NASA made an announcement on Dec 21, 2016, on its Tumblr page about Stofan’s decision to leave the space agency. NASA hasn’t issued any other reason for Stefan’s departure from the space agency, apart from “departing for new adventures”. Stofan took some time and answered some of the questions posed to her about her stint with NASA. When asked about the changes she made at the agency, Ellen Stofan replied – “As Chief Scientist, I got to work on a lot of fun challenges, from our strategy on how to get humans to Mars, to learning about and promoting the research we do every day on the International Space Station. But one of the things that I am most proud of is that, working with my team, NASA now collects voluntary demographic data on all of our grant proposals. Implicit or unconscious bias is all around us; we may act on deep-seated biases that we don’t even know we have. The first step in dealing with bias is seeing if you have a problem, and that is what the data collection will tell us”
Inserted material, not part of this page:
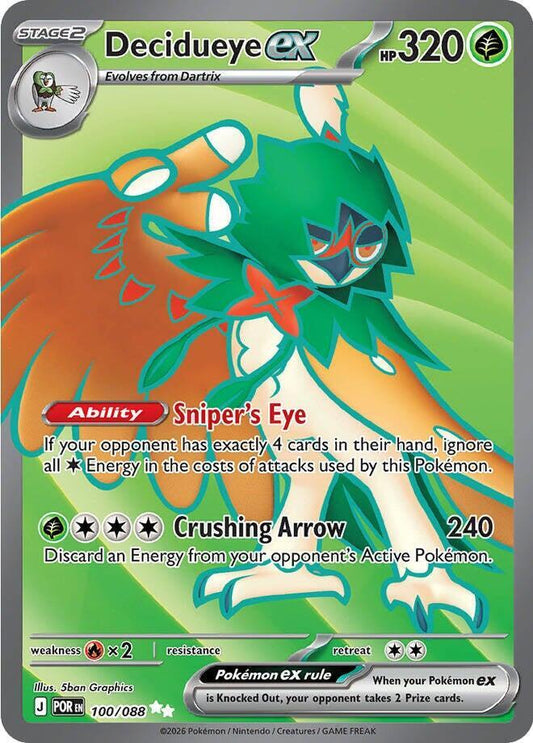 Decidueye ex - 100/088 [ME03: Perfect Order] 100/088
Solar System destination dreams

As for her solar system destination dreams, as a planetary geologist, Ellen Stofan is more excited by one of the ocean worlds of our outer solar system – Titan, one of Saturn’s moons. She says it’s an amazing little world where it rains and the liquid forms rivers, lakes and seas but that the liquid is actually methane and ethane, rather than water. When asked about whom she will miss most, Ellen replied – “It’s the people of NASA whom I will miss the most. Everyone I work with is so committed to the mission of this agency—pushing back the frontiers of science and technology to accomplish great things for the nation. NASA represents the best of this country. We demonstrate that with hard work and determination, we can explore the universe, our galaxy, our solar system and our home planet.”

Stofan received her Bachelor’s of Science from the College of William & Mary in 1983 and completed her Master’s and Doctorate Degrees from Brown University. Her doctoral thesis – “Geology of coronae and domal structures on Venus and models of their origin” reviewed the geology of terrestrial worlds such as Mars, Earth, and Venus as well as Saturn’s moon Titan.